**Problem requirements:** In the data below, which lines hold the word "around"? Copy them.

Records drawn from a dataset:
------------------------------------------------

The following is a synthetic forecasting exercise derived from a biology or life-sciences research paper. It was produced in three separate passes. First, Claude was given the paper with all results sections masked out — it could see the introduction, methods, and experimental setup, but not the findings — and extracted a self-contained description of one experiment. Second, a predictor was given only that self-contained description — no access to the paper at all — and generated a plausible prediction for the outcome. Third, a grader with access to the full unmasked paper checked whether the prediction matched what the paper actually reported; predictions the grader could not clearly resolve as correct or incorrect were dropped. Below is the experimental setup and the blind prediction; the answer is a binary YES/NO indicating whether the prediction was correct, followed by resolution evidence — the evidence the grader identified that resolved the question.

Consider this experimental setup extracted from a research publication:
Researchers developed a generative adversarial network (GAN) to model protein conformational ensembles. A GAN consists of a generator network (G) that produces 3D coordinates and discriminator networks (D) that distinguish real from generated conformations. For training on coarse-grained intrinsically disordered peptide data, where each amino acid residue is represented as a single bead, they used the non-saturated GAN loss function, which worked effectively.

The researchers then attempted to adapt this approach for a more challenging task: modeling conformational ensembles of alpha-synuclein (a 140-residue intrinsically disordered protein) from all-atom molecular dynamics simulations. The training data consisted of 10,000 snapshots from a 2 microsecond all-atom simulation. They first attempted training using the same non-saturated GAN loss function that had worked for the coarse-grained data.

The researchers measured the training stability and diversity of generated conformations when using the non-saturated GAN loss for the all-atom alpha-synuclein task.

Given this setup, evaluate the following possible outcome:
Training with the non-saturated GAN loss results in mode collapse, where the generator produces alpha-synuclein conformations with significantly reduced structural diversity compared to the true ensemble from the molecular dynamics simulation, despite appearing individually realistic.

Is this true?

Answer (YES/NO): YES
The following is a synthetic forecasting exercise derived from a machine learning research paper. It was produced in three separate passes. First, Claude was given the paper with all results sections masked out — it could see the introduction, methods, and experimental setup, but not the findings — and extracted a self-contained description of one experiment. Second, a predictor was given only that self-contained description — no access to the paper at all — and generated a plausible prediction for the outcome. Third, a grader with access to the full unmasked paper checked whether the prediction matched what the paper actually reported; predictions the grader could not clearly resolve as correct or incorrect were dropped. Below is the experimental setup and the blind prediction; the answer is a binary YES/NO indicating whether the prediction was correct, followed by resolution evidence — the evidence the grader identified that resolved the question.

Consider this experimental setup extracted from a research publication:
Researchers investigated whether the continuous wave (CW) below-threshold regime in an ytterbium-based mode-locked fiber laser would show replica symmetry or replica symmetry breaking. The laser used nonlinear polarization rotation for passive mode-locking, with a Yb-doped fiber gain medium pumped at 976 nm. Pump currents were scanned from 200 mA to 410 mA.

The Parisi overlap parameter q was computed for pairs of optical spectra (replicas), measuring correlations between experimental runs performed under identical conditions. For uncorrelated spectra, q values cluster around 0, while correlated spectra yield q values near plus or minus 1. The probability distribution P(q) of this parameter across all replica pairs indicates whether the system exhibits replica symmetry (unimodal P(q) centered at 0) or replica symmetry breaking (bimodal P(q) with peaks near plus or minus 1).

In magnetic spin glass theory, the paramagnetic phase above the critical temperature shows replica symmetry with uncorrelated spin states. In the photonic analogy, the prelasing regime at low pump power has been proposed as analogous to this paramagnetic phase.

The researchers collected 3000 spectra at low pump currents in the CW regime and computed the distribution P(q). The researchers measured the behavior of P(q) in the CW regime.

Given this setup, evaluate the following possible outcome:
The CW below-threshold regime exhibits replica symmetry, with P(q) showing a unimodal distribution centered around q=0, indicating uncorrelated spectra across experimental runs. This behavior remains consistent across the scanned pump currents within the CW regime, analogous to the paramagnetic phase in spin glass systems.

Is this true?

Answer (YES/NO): YES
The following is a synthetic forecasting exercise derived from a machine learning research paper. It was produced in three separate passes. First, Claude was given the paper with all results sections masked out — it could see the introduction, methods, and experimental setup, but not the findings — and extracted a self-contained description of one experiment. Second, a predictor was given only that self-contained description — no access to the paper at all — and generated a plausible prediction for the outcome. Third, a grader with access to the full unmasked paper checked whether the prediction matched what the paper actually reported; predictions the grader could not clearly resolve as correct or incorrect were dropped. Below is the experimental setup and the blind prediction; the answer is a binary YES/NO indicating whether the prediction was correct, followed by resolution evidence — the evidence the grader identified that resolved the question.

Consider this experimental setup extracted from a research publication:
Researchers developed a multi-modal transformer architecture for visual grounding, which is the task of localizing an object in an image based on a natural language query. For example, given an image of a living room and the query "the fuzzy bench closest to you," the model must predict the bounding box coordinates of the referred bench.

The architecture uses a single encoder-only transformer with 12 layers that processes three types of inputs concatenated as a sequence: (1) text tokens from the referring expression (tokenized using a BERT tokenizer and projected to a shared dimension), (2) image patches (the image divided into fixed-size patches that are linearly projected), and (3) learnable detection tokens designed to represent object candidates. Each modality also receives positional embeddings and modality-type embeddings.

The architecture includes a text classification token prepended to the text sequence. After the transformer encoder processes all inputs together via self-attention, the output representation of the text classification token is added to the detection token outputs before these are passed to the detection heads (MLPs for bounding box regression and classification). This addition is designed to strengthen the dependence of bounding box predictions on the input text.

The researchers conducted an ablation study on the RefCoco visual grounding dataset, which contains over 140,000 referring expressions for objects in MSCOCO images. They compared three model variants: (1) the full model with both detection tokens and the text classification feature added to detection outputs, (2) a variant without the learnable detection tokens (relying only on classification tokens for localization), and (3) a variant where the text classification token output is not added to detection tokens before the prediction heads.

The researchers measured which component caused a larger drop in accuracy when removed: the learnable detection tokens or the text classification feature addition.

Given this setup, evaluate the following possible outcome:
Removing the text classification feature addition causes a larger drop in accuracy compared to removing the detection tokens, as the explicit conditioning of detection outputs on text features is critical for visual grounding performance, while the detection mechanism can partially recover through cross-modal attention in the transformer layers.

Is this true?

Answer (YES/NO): NO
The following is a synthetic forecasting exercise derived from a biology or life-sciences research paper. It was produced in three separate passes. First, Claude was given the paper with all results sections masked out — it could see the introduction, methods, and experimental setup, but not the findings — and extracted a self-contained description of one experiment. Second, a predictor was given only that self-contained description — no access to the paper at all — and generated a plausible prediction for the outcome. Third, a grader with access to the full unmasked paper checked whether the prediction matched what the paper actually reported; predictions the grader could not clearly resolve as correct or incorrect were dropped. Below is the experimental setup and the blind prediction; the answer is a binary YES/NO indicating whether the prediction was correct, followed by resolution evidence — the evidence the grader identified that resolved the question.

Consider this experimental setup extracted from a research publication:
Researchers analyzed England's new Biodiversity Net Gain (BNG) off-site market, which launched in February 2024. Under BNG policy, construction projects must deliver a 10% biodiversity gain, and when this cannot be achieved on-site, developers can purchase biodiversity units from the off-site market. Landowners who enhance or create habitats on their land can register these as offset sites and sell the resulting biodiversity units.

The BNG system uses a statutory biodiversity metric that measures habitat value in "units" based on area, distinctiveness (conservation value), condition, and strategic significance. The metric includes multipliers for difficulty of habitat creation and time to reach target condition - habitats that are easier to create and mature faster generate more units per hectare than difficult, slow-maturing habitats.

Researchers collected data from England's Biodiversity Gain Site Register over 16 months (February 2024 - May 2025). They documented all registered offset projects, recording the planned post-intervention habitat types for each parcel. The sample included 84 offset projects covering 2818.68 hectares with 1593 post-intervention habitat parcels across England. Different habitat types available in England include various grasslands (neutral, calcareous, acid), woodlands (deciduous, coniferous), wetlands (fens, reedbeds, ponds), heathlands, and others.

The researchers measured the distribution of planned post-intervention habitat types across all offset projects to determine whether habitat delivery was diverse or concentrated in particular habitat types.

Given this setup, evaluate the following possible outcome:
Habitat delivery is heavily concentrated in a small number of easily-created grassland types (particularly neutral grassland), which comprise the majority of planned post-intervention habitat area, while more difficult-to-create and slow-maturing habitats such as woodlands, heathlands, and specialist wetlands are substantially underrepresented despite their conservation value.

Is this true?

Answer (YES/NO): YES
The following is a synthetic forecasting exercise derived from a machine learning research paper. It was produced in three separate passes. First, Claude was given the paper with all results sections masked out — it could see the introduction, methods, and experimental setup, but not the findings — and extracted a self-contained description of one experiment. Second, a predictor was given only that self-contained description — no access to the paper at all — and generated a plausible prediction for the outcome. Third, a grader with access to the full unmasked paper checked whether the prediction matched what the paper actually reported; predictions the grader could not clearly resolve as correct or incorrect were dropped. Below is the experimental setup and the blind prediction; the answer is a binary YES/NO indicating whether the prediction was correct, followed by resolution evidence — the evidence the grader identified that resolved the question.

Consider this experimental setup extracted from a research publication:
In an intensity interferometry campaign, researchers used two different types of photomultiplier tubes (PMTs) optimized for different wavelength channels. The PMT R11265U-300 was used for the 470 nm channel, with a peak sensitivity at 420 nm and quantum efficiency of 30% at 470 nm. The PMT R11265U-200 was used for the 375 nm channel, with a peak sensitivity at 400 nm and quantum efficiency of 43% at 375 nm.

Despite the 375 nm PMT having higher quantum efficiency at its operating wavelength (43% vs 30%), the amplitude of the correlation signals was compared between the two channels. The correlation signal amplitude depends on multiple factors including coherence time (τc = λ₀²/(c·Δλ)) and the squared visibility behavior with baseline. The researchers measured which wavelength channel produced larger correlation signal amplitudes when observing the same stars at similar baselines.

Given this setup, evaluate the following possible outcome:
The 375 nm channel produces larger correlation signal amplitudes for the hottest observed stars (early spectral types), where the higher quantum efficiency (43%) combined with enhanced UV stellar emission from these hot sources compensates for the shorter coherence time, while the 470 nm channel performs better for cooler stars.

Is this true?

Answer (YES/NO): NO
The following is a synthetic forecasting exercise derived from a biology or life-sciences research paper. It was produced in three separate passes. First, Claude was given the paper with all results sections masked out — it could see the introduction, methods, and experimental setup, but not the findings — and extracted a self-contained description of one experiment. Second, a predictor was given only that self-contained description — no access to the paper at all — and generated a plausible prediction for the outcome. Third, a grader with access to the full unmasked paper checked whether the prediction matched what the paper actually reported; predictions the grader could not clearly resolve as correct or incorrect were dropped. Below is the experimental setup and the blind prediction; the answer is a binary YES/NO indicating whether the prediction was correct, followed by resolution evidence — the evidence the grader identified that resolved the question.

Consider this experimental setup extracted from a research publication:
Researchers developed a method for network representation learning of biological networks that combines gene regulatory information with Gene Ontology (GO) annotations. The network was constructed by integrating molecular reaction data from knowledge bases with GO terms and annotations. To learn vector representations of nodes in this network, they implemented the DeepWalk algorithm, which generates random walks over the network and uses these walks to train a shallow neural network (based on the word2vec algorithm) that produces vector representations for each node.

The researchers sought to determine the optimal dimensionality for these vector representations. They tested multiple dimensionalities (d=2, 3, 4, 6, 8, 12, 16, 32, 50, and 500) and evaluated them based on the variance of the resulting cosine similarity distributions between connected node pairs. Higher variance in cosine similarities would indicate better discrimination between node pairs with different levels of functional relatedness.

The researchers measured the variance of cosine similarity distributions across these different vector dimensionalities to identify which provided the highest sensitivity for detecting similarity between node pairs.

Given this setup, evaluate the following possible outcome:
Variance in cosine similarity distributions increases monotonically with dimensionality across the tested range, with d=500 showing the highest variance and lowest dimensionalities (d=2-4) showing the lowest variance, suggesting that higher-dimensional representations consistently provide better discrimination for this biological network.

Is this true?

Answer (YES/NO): NO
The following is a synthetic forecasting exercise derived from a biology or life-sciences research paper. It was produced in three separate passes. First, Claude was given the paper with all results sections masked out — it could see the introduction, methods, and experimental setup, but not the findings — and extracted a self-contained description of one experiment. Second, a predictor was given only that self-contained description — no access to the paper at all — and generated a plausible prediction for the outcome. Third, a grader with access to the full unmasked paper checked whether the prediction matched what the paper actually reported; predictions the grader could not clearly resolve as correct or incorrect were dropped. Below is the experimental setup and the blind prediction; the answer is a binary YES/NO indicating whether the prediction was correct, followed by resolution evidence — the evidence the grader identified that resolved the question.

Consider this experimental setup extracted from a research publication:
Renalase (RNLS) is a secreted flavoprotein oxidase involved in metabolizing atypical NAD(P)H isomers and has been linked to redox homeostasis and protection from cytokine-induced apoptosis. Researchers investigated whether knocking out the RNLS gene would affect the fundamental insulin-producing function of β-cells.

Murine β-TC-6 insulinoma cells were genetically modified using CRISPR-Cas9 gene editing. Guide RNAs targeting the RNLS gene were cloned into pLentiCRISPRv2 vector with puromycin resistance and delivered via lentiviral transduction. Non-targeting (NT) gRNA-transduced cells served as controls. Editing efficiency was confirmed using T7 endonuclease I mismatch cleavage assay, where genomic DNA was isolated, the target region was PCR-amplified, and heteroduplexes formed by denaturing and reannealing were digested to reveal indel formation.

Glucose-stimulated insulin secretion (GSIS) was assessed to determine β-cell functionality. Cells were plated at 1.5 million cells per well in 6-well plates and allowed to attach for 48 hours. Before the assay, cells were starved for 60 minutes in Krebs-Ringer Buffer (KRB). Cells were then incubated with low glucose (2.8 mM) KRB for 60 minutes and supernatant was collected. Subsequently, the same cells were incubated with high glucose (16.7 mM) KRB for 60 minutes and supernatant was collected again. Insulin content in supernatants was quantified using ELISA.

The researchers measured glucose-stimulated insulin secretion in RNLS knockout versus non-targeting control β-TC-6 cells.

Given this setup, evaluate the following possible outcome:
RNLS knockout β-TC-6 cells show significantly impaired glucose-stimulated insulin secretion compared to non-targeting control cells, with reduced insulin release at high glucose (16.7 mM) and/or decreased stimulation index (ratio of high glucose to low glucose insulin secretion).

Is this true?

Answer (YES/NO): YES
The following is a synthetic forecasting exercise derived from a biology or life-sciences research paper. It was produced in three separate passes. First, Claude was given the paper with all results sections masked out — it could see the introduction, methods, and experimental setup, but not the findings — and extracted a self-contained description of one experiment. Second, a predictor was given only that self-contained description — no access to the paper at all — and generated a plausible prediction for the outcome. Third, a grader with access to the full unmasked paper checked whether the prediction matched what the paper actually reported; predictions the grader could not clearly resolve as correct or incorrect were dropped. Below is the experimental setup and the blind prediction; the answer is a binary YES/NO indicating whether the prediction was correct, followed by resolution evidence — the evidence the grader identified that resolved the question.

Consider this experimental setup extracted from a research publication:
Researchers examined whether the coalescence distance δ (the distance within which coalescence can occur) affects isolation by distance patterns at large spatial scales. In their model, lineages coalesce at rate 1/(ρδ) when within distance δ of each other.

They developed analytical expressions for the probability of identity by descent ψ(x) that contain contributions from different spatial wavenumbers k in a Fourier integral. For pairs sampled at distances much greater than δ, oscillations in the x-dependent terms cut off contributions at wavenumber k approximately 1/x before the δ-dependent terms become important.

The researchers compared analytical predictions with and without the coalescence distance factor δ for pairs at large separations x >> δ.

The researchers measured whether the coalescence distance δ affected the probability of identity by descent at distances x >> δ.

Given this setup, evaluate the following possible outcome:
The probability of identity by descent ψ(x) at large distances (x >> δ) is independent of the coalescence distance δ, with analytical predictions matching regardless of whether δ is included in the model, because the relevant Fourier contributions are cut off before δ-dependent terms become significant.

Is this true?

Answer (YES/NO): YES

------------------------------------------------

**Task result:**
The Parisi overlap parameter q was computed for pairs of optical spectra (replicas), measuring correlations between experimental runs performed under identical conditions. For uncorrelated spectra, q values cluster around 0, while correlated spectra yield q values near plus or minus 1. The probability distribution P(q) of this parameter across all replica pairs indicates whether the system exhibits replica symmetry (unimodal P(q) centered at 0) or replica symmetry breaking (bimodal P(q) with peaks near plus or minus 1).
The CW below-threshold regime exhibits replica symmetry, with P(q) showing a unimodal distribution centered around q=0, indicating uncorrelated spectra across experimental runs. This behavior remains consistent across the scanned pump currents within the CW regime, analogous to the paramagnetic phase in spin glass systems.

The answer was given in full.